Here are some of the health benefits of the things you might add into your almond butter base:
Honey: Containing no fat or cholesterol, honey is a natural sweetener that can help fight allergies and provide energy.
Cloves: Known to reduce inflammation and improve digestion.
Cinnamon: Protects heart health and acts as an anti-inflammatory, as well as being natural food preservative
Sea Salt: Wonderfully high in minerals that promote skin health.
DIY Almond Butter
2 cups unsalted almonds
- Preheat oven to 350 degrees.
- Spread almonds into a single layer on a rimmed cookie sheet lined with aluminum foil.
- Bake about 5-7 minutes (watching closely and shifting with a wooden spatula as needed to prevent burning).
- Transfer the nuts directly into a food processor (you can do it right away, no need for them to cool).
- Turn on the food processor and let it run between 12-15 minutes stopping intermittently to scrape the sides of the bowl. After 8-10 minutes, you can add a little olive oil .

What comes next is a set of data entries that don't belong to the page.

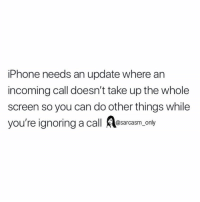 Funny, Iphone, and Memes: iPhone needs an update where an  incoming call doesn't take up the whole  screen so you can do other things while  you're ignoring a call A y  @sarcasm onl SarcasmOnly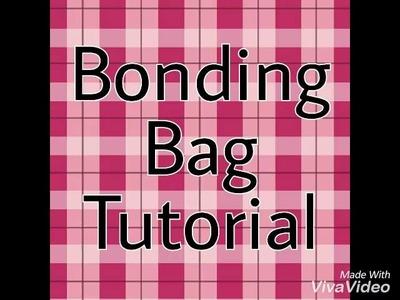 DIY Bonding Bag Tutorial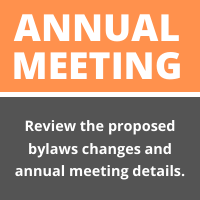 Annual Meeting: Review the proposed bylaws changes and annual meeting details.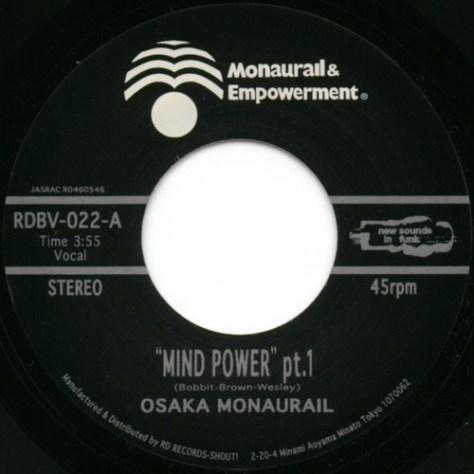 "Osaka Monaurail – Mind Power (Parts 1 & 2) (RD Records) [7""] '2004"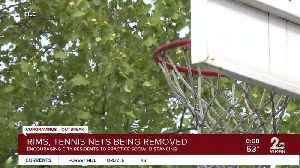 Rims, tennis nets being removed [Video]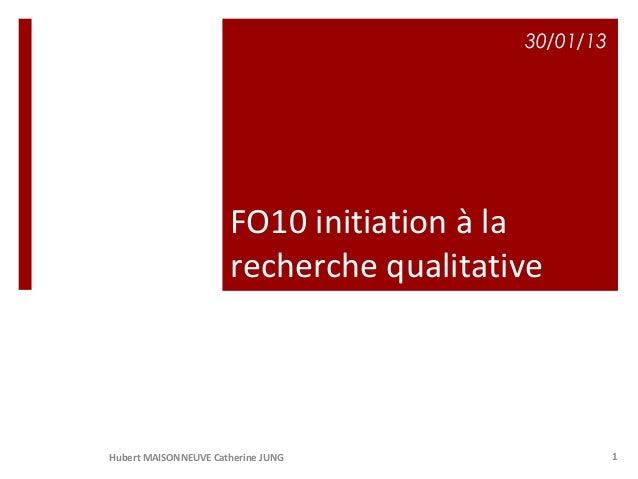 30/01/13                      FO10 initiation à la                      recherche qualitativeHubert MAISONNEUVE Catherine ...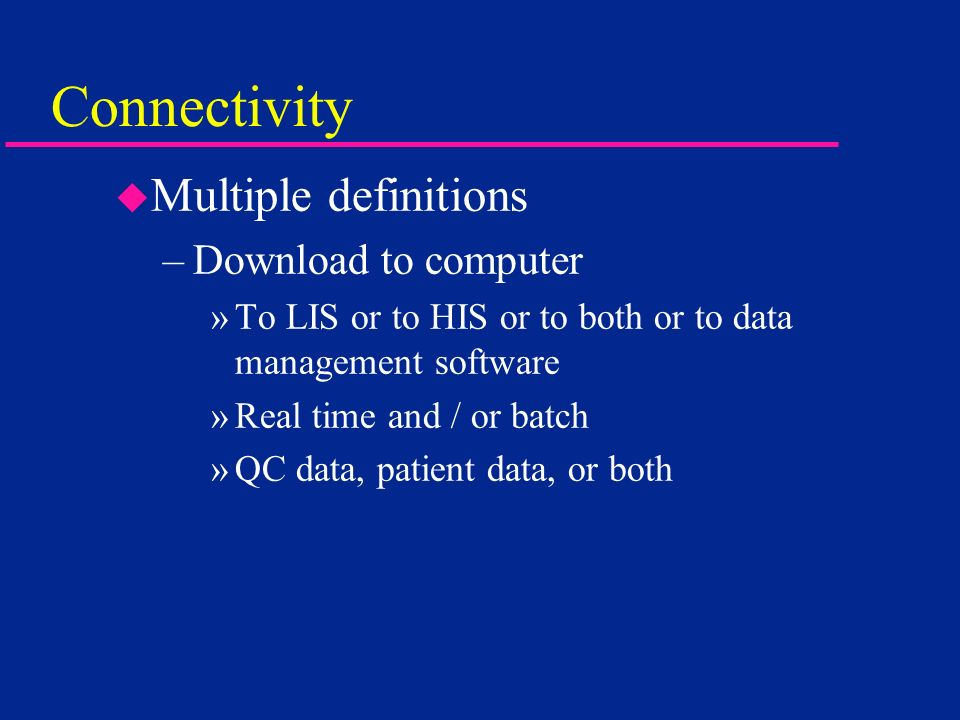 Connectivity Multiple definitions Download to computer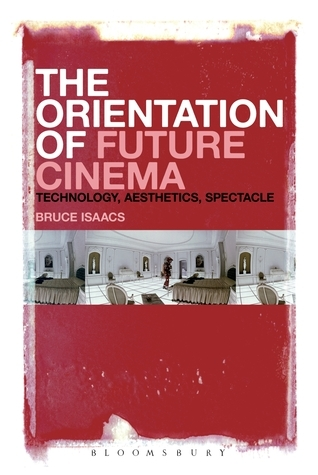 The Orientation of Future Cinema: Technology, Aesthetics, Spectacle  by  Bruce Isaacs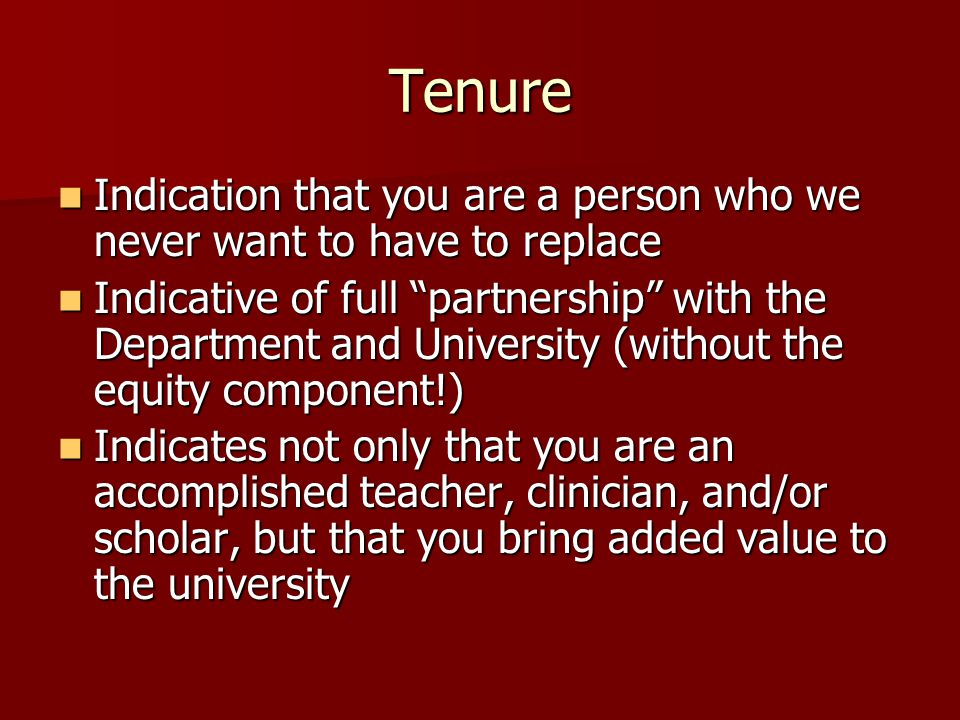 Tenure Indication that you are a person who we never want to have to replace Indication that you are a person who we never want to have to replace Indicative of full partnership with the Department and University (without the equity component!) Indicative of full partnership with the Department and University (without the equity component!) Indicates not only that you are an accomplished teacher, clinician, and/or scholar, but that you bring added value to the university Indicates not only that you are an accomplished teacher, clinician, and/or scholar, but that you bring added value to the university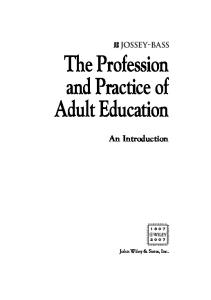 The Profession and Practice of Adult Education: An Introduction (Jossey Bass Higher and Adult Education Series)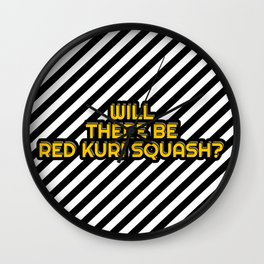 Will there be Red kuri squash? Wall Clock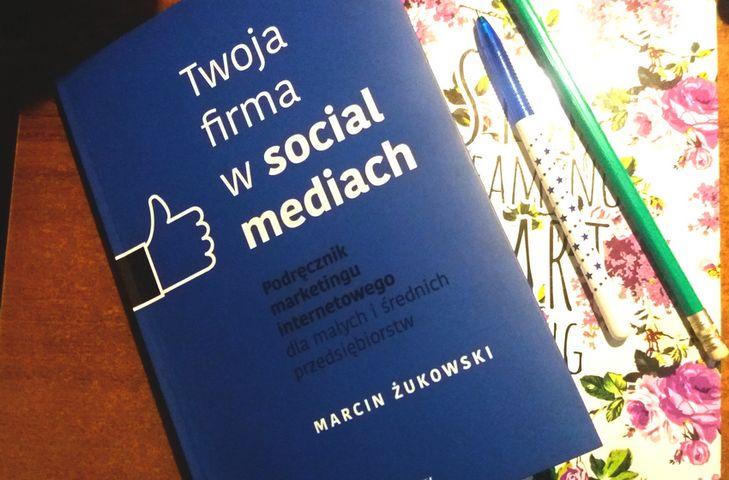 Twoja firma w social mediach - Marcin Żukowski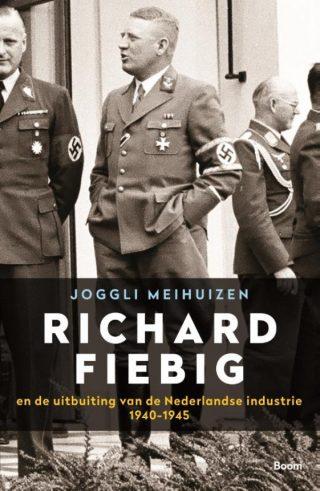 Richard Fiebig En de uitbuiting van de Nederlandse industrie 1940-1945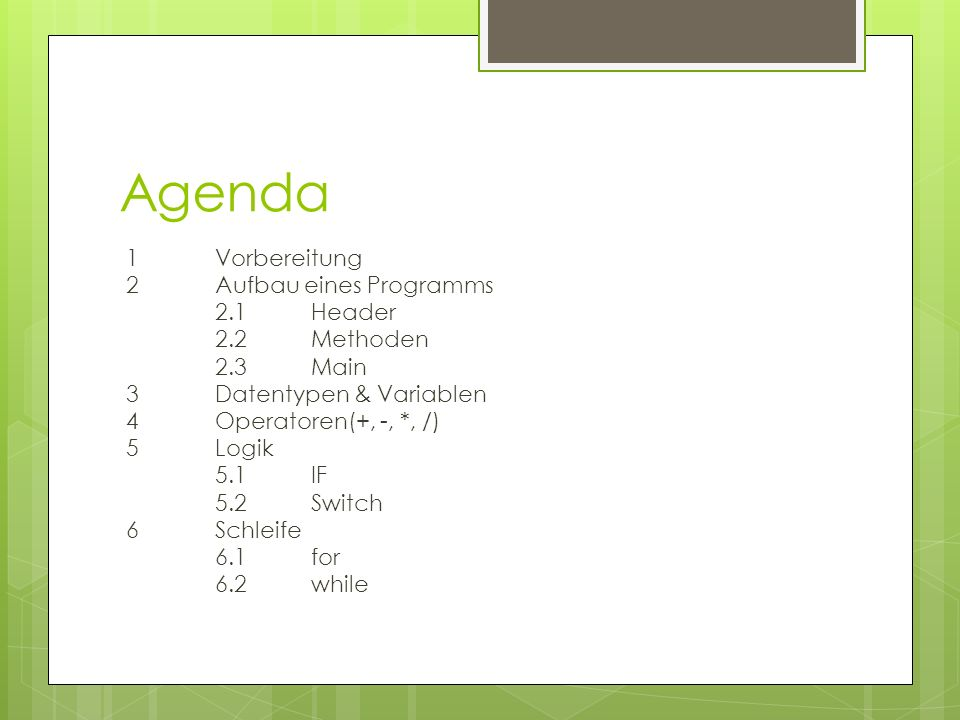 Agenda 1Vorbereitung 2Aufbau eines Programms 2.1Header 2.2 Methoden 2.3Main 3Datentypen & Variablen 4Operatoren(+, -, *, /) 5Logik 5.1IF 5.2Switch 6Schleife 6.1for 6.2while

- When desired spread consistency is reached, remove food processor blade, add any extra ingredients or flavoring (see notes below) and mix thoroughly with a spatula.
- Transfer to a strong-seal lid glass jar and store in the refrigerator.
- As mentioned above, it is important to stop the food processor every few minutes to scrape down the sides of the bowl, but also to give the motor a little rest and time to cool in order to prevent overheating.
- The nuts will start to cream up after about 8 to 10 minutes. Patience is a virtue here as this process takes time, but if you’re a little impatient or don’t have much time to spare, you can add a scant one tablespoon of light-flavored olive oil (if you’re not Paleo or Whole30) to help it along after it begins to cream.
- Try customizing your almond butter by adding a teaspoon of coarsely ground sea or kosher salt. For a spicier mix, add in ¼ teaspoon of cinnamon and ¼ teaspoon of cloves with one tablespoon of honey. For a sweeter flavor, add in two tablespoons of hazelnut spread.
- To make your almond butter crunchy, set aside 5-10 roasted almonds when you pull them from the oven, grind them in a chopper or coarsely chop with a knife and stir them into the spread.
- It’s not uncommon to have to stir your almond butter before use if it’s been sitting in the fridge as the oil from the almonds may separate and rise to the top (just like at the store).